The silent era coincided with a glorious time for hats. The 1890s-1910s featured teetering mounds of feathers, beads and sometimes entire birds while the 1920s moved toward the sleek and modern. (Though they were not entirely opposed to the concept of teetering mounds.) And one rule held true through much of the era: You could never, ever go wrong with a tam o’ shanter.

Here are a few fun hats from the silent era. Naturally, I want them all.

Billie Dove’s cloche in The Man and the Moment is positively helmet-like and I love the little twist detail in the front. The perfect hat for tossing one’s pesky ex in the ocean, which is exactly what she does.

(Read my review here.)

Leatrice Joy’s feathered hat in Saturday Night (1922) matches her gown and the whole look has a rather Plantagenet feel, don’t you think? Her character has impulsively married her chauffeur and has discovered that he ain’t so dashing out of uniform. Mixed patterns? The horror!

(You can read my review here.)

Theda Bara opts for more of a turban look in A Fool There Was. Considering the mad vamp fashions that Bara and her contemporaries wore, this is quite understated and I love it.

(You can read my review here.)

Clara Bow rocks a tam in Mantrap. While some fashion sourcebooks state that the tam became popular for women in the 1920s, it was pretty fashionable in the 1910s as well and I have the crochet patterns to prove it! Bow gets extra points for her cute accessorizing with a print scarf.

(Read my review here.)

I’m closing with my favorite 1920s wardrobe: everything Betty Amann wore in Asphalt. The cloche, the bob, those bangs, those false eyelashes… everything screams the twenties and I adore it! Amann’s character also suits the freewheeling Jazz Age. She’s a jewel thief who corrupts a young policeman. Scandalous!

(Read my review here.)

17 Replies to “Silent Movie Style: The Hats! The Hats!”

  1. A fun selection of classic hats. I was expecting/hoping for Mary Pickford in “A New York Hat” (1912), but that’s a much earlier style than any of these. There’s also the deliberate parody of that style from “Those Awful Hats” (1909). Going back even further, Alice Guy got into the hat business in “Automated Hat Maker and Sausage Grinder” (1900) as well as “The Fur Hat” (1907) – but both of those are really about men’s hats.

    1. I thought about including The New York Hat but I think that particular hat was slightly exaggerated for effect: a small town’s idea of New York glamour complete with an entire dead bird.
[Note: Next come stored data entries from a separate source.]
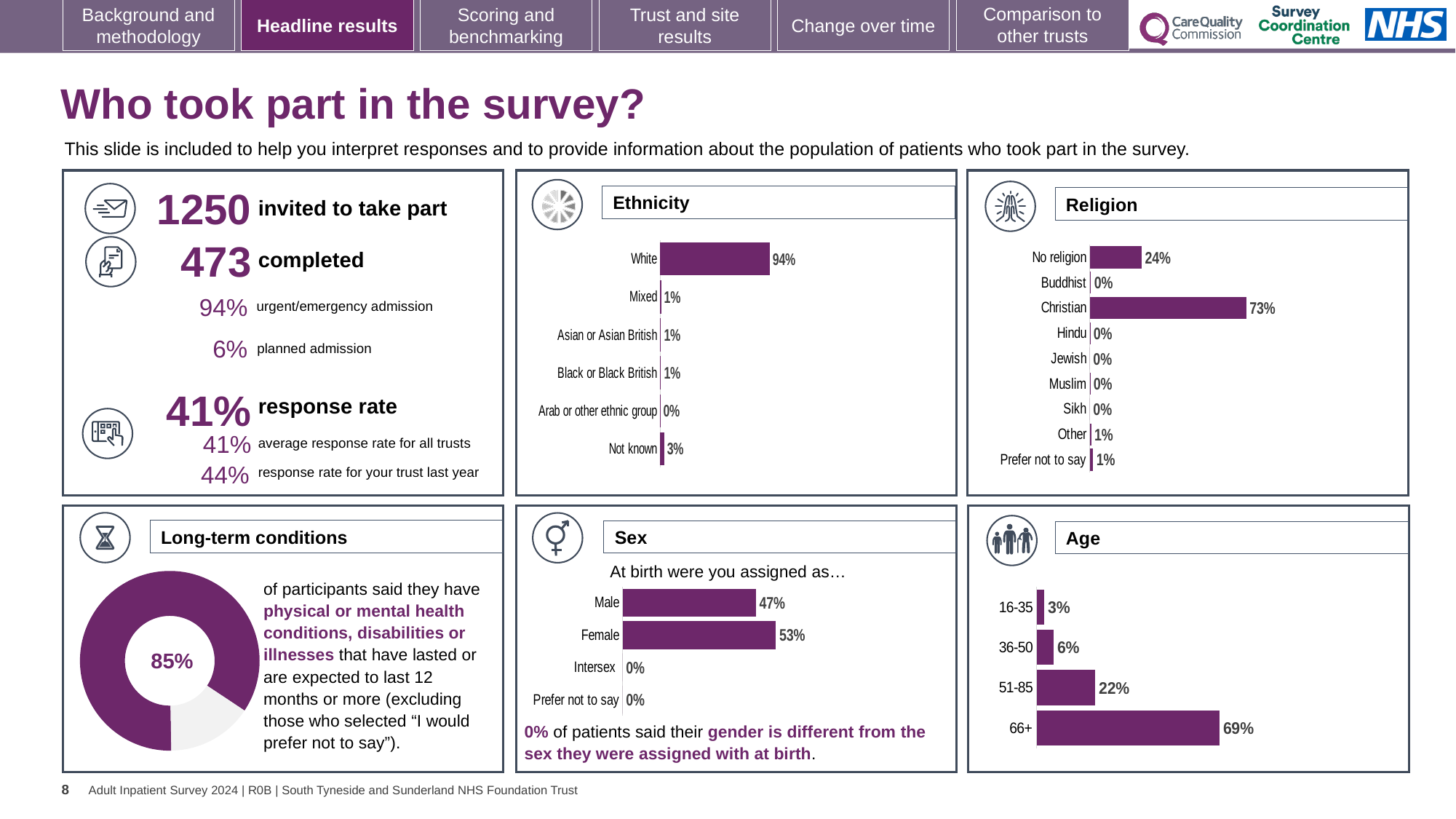
In the Ethnicity chart, which category has the highest value? White In the Age chart, what is the value for 51-85? 22% In the Age chart, what is the difference between 66+ and 36-50? 63% What kind of chart is used in the Long-term conditions panel? Doughnut chart In the Age chart, which age group has the highest value? 66+ In the Sex chart, which is larger, Male or Female? Female In the Religion chart, what is the difference between Christian and No religion? 49% In the Sex chart, what is the value for Male? 47% In the Ethnicity chart, what percentage of respondents are White? 94% How many categories are shown in the Religion chart? 9 In the Ethnicity chart, what is the value for Not known? 3% In the Religion chart, what percentage of respondents are Christian? 73%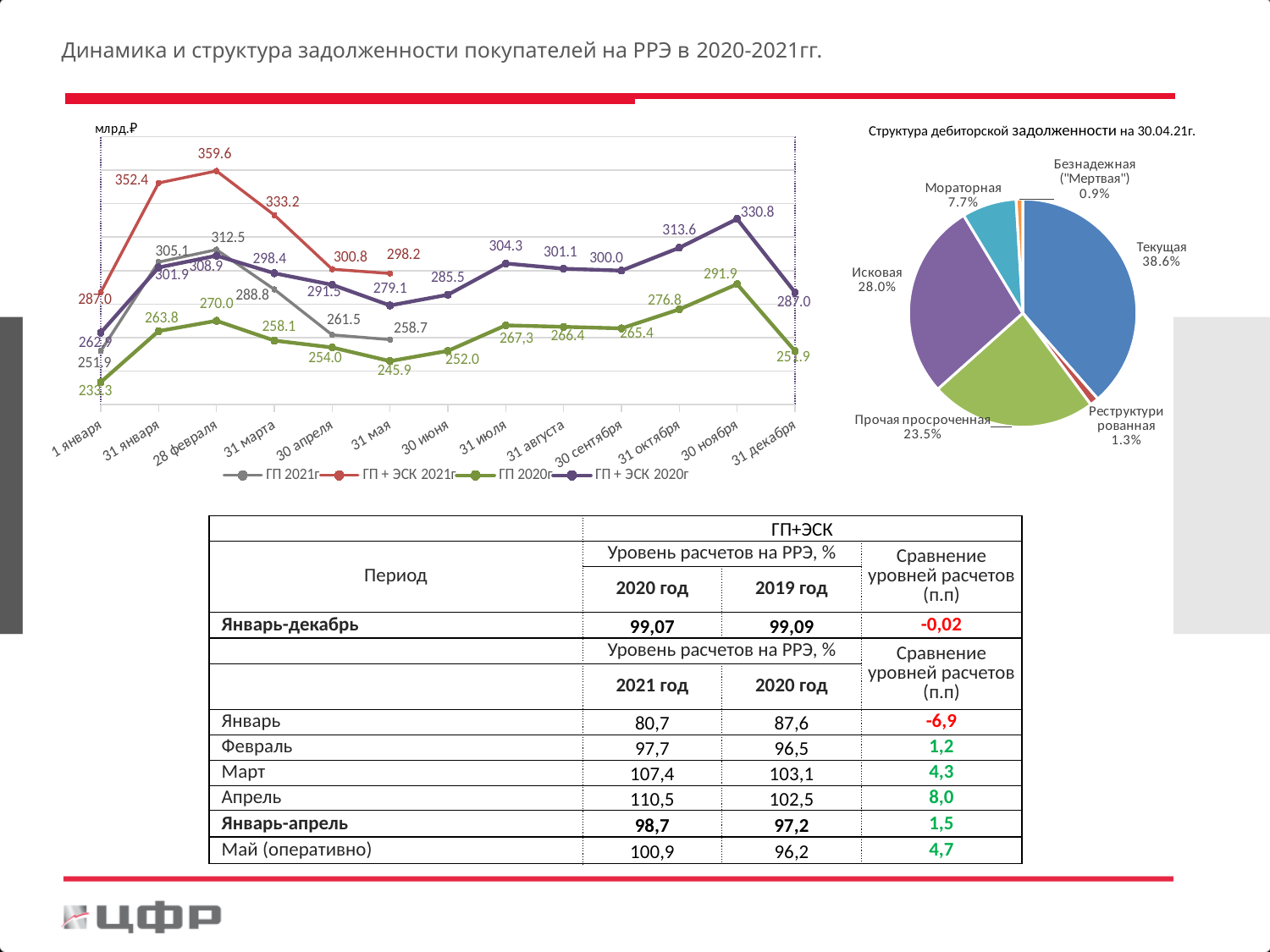
On the line chart, at which date does the ГП + ЭСК 2021г series reach its highest value? 28 февраля On the line chart, is the ГП 2020г value larger on 30 ноября or on 31 декабря? 30 ноября In the pie chart 'Структура дебиторской задолженности на 30.04.21г.', what share does Исковая have? 28.0% On the line chart, what is the difference between ГП + ЭСК 2021г (352.4) and ГП + ЭСК 2020г (301.9) on 31 января? 50.5 In the pie chart 'Структура дебиторской задолженности на 30.04.21г.', which category has the largest share? Текущая On the line chart, what is the value of the ГП + ЭСК 2021г series on 28 февраля? 359.6 On the line chart, at which date is the ГП 2020г series at its lowest? 1 января How many slices does the pie chart 'Структура дебиторской задолженности на 30.04.21г.' have? 6 On the line chart, what is the value of the ГП + ЭСК 2020г series on 30 ноября? 330.8 What kind of chart is the chart on the left of the slide? Line chart On the line chart, what is the value of the ГП 2020г series on 31 мая? 245.9 How many series does the legend of the line chart list? 4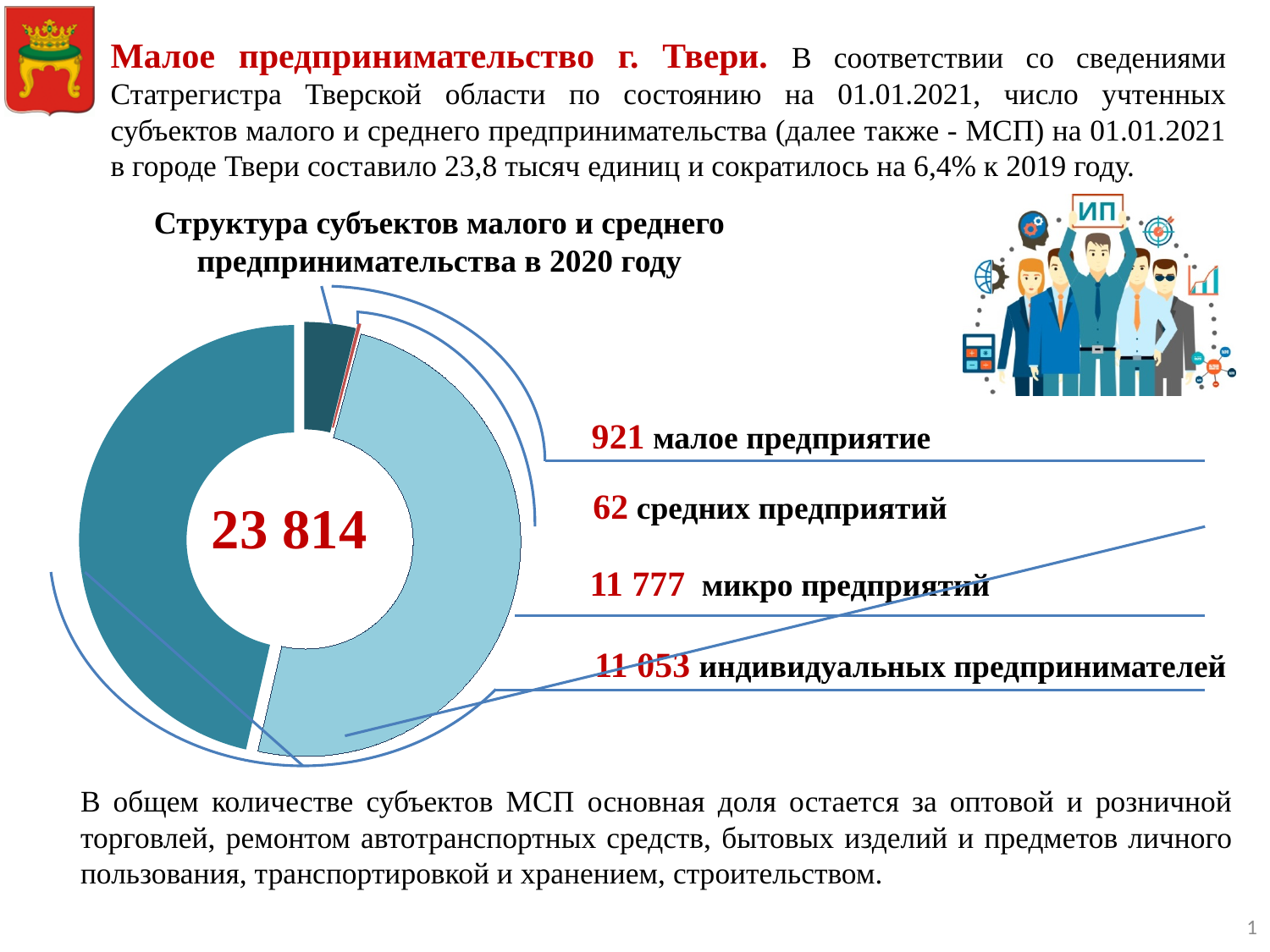
Which category has the largest number of subjects on the chart? микро предприятий Which is larger: the number of микро предприятий or the number of индивидуальных предпринимателей? микро предприятий Which category has the smallest number of subjects on the chart? средних предприятий How many categories of business subjects does the chart break down? 4 By how much does the number of микро предприятий exceed the number of индивидуальных предпринимателей? 724 How many малое предприятие (small enterprises) does the chart show? 921 What total number is printed in the centre of the doughnut chart? 23 814 What is the difference between the number of малое предприятие and средних предприятий? 859 What is the number of индивидуальных предпринимателей (individual entrepreneurs) on the chart? 11 053 How many средних предприятий (medium enterprises) does the chart show? 62 What is the number of микро предприятий (micro enterprises) on the chart? 11 777 What type of chart is used to show the structure of small and medium business subjects? Doughnut (pie) chart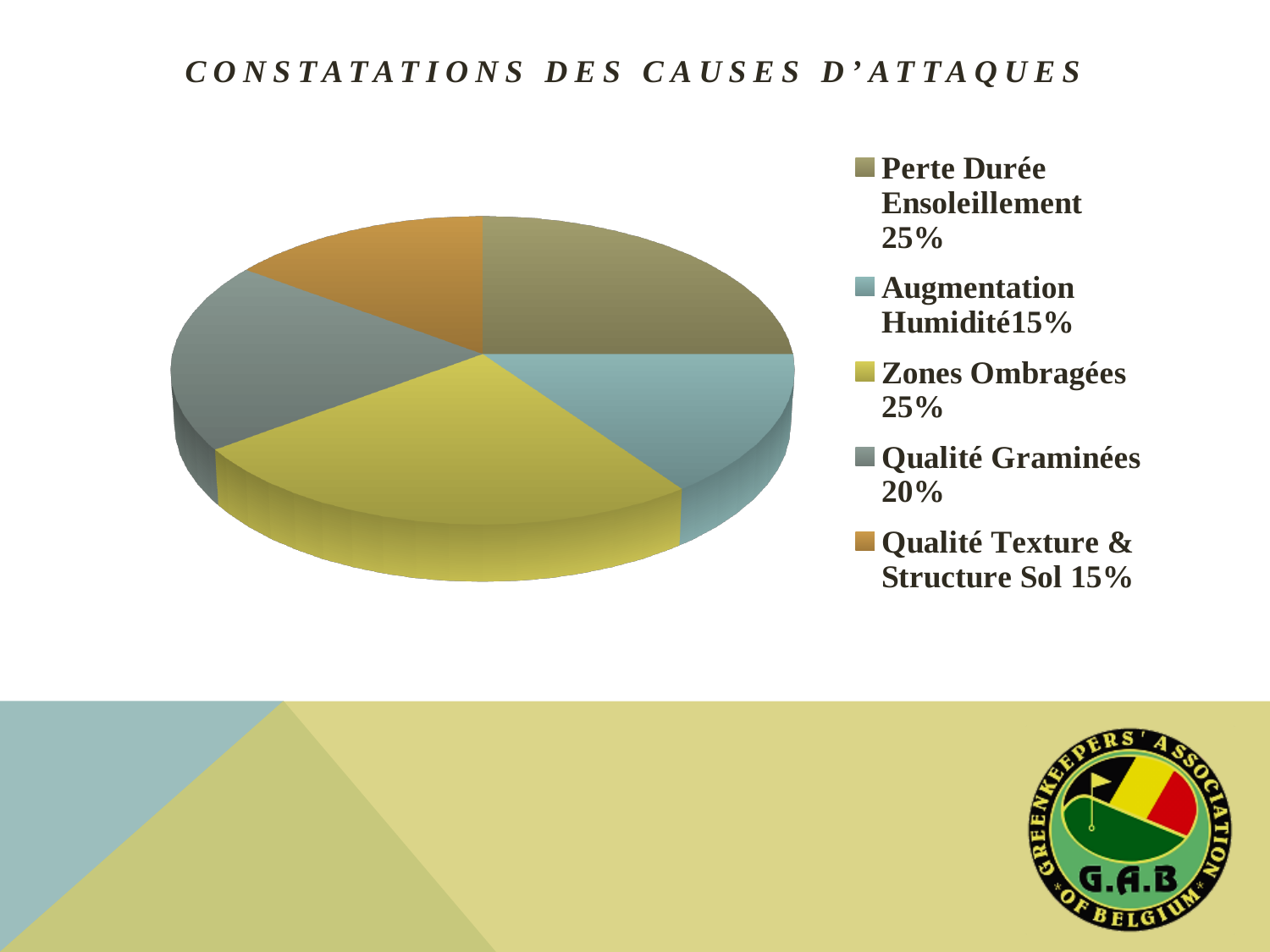
What is the difference in percentage points between the share for Zones Ombragées and the share for Qualité Graminées? 5 What share of the pie does Perte Durée Ensoleillement represent? 25% What is the title of the slide containing the pie chart? CONSTATATIONS DES CAUSES D'ATTAQUES What share of the pie does Zones Ombragées represent? 25% How many categories does the pie chart have? 5 Which is larger: the share for Qualité Graminées or the share for Augmentation Humidité? Qualité Graminées Which is larger: the share for Zones Ombragées or the share for Qualité Texture & Structure Sol? Zones Ombragées What share of the pie does Qualité Texture & Structure Sol represent? 15% What is the difference in percentage points between the share for Perte Durée Ensoleillement and the share for Augmentation Humidité? 10 What kind of chart is shown on the slide? pie chart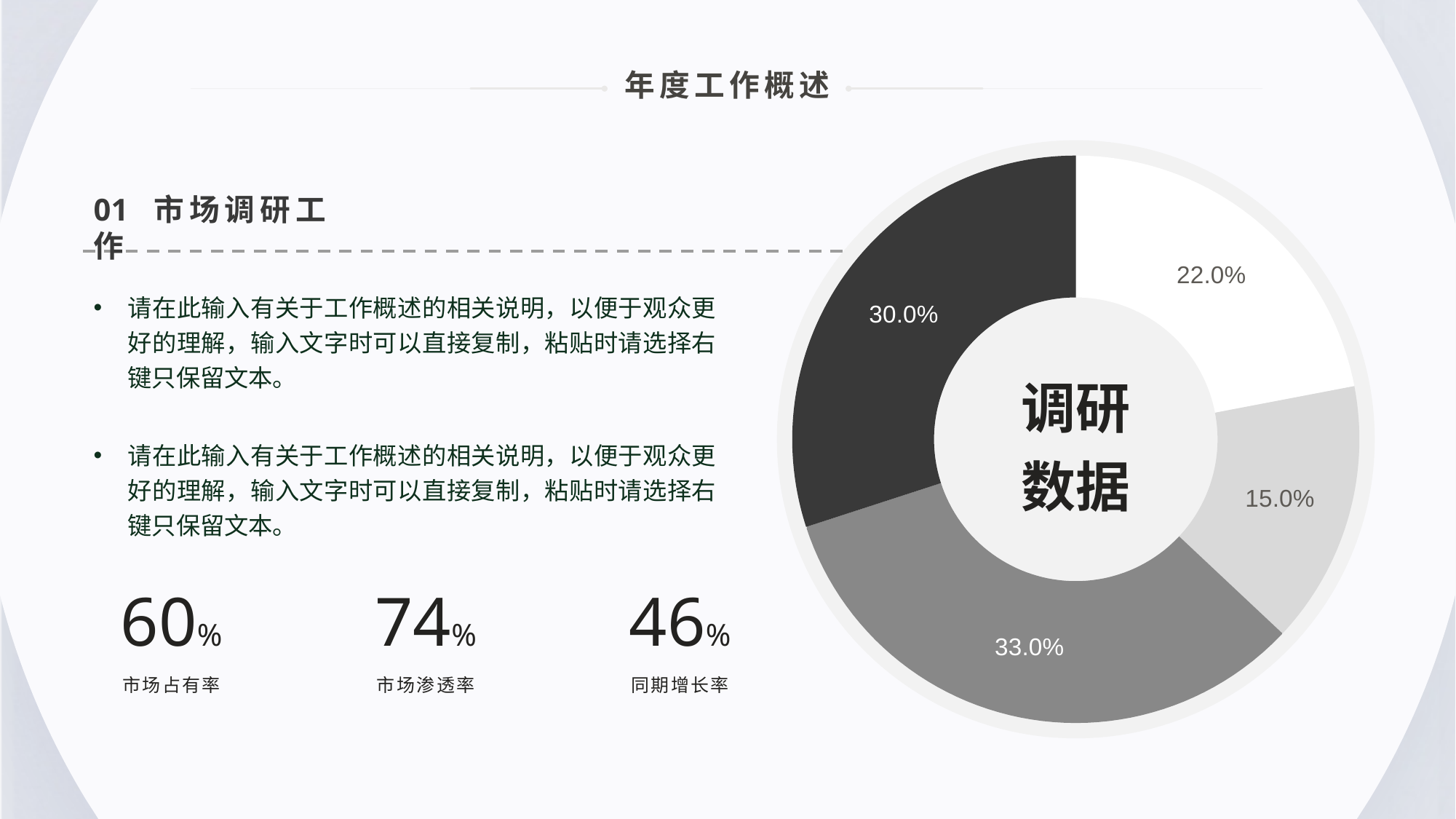
What value is labelled on the light grey slice on the right side of the doughnut chart? 15.0% Which slice is larger in the doughnut chart, the black slice or the white slice? The black slice (30.0%) How many slices does the doughnut chart have? 4 What is the smallest value shown on the doughnut chart? 15.0% What is the difference between the largest slice (33.0%) and the smallest slice (15.0%) in the doughnut chart? 18.0% What value is labelled on the medium grey slice at the bottom of the doughnut chart? 33.0% What text is written in the centre of the doughnut chart? 调研数据 What value is labelled on the black slice of the doughnut chart? 30.0% What is the largest value shown on the doughnut chart? 33.0% What kind of chart is shown on the slide? Doughnut (pie) chart What value is labelled on the white slice of the doughnut chart? 22.0% What is the sum of the four slice values shown on the doughnut chart? 100.0%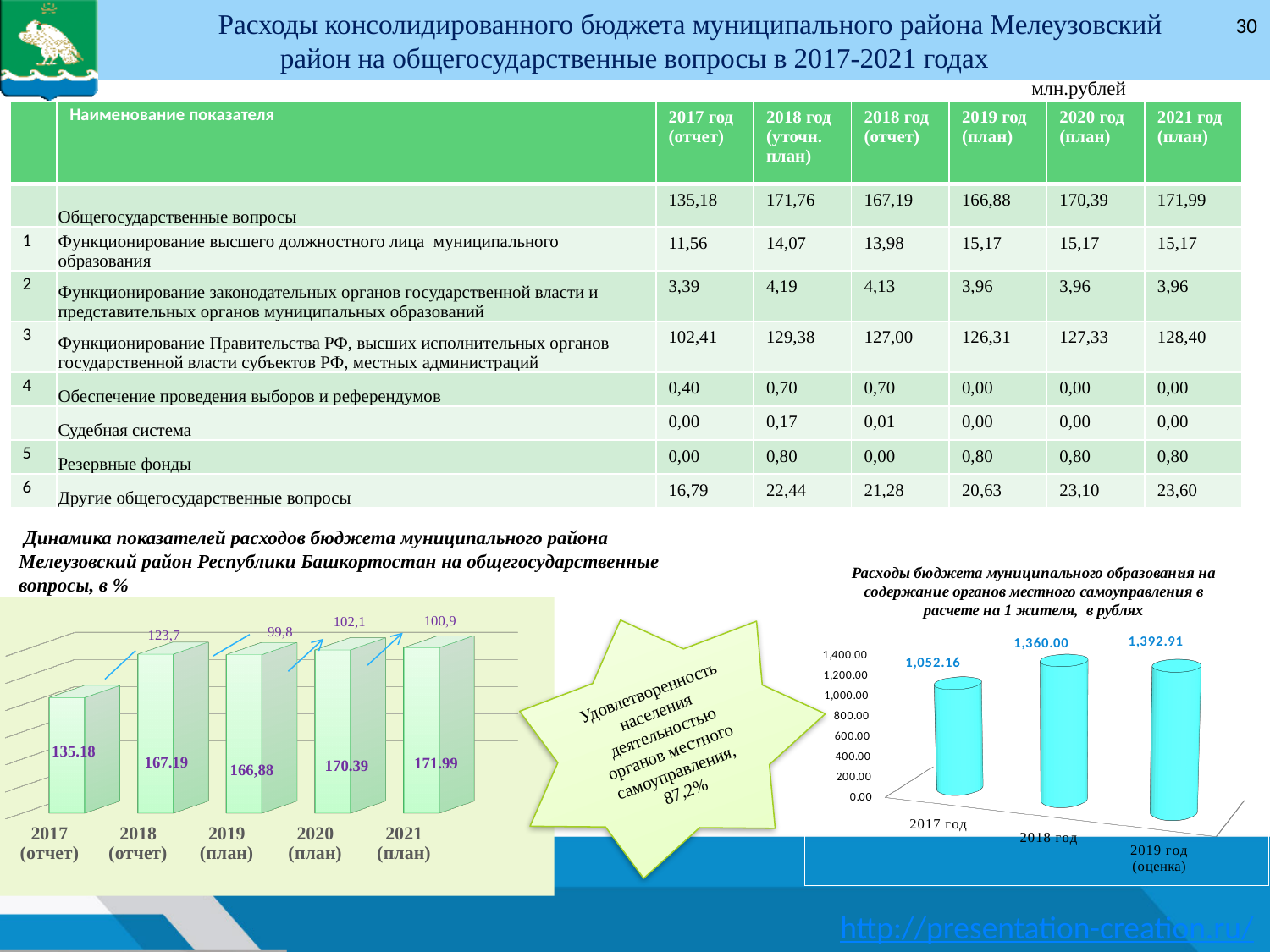
In the left chart (Динамика показателей расходов бюджета), what percentage label is shown above the 2018 bar? 123,7 In the left chart (Динамика показателей расходов бюджета), which year has the highest value? 2021 (план) In the left chart (Динамика показателей расходов бюджета), what is the value for 2021 (план)? 171.99 In the right chart (Расходы бюджета на содержание органов местного самоуправления в расчете на 1 жителя), do the values rise or fall from 2017 to 2019? rise In the right chart (Расходы бюджета на содержание органов местного самоуправления в расчете на 1 жителя), what is the value for 2017 год? 1,052.16 What kind of chart is the right chart (Расходы бюджета на содержание органов местного самоуправления в расчете на 1 жителя)? bar chart In the left chart (Динамика показателей расходов бюджета), what is the difference between the 2018 (отчет) value and the 2017 (отчет) value? 32.01 In the left chart (Динамика показателей расходов бюджета), what is the value for 2017 (отчет)? 135.18 In the right chart (Расходы бюджета на содержание органов местного самоуправления в расчете на 1 жителя), which year has the lowest value? 2017 год In the right chart (Расходы бюджета на содержание органов местного самоуправления в расчете на 1 жителя), what is the value for 2019 год (оценка)? 1,392.91 In the left chart (Динамика показателей расходов бюджета), which year has the lowest value? 2017 (отчет) In the left chart (Динамика показателей расходов бюджета), how many years are shown on the x axis? 5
Likewise, Mabel Normand’s charmingly goofy daisy hats during her Keystone days were intentionally on the offbeat side.

  2. This is not a comment on the latest post of yours, but I wish the font size on your posts were larger.and darker I’m 80 years old and my eyes aren’t what they used to be. It makes reading the screen a challenge.

  3. What wonderful gifs! After a wearying day shopping for our larger-than usual 2017 Eve party this post made my evening!

    Gee, what is it about Clara Bow that just draws the eye and nails it to her every move? The winks play a big part, plus a je-ne-sais-quoi…I’ll think of that Glyn designation in a minute 😉

    Fun Factoid: The Tam o’ Shanter is a superb restaurant hang in L.A. that’s as old as Mantrap. Their Scotch Rarebit is not to be beat!

  4. Betty Amann’s hat is gorgeous! I also really like several of the hats Mildred Davis wore in A Sailor Made Man, so pretty!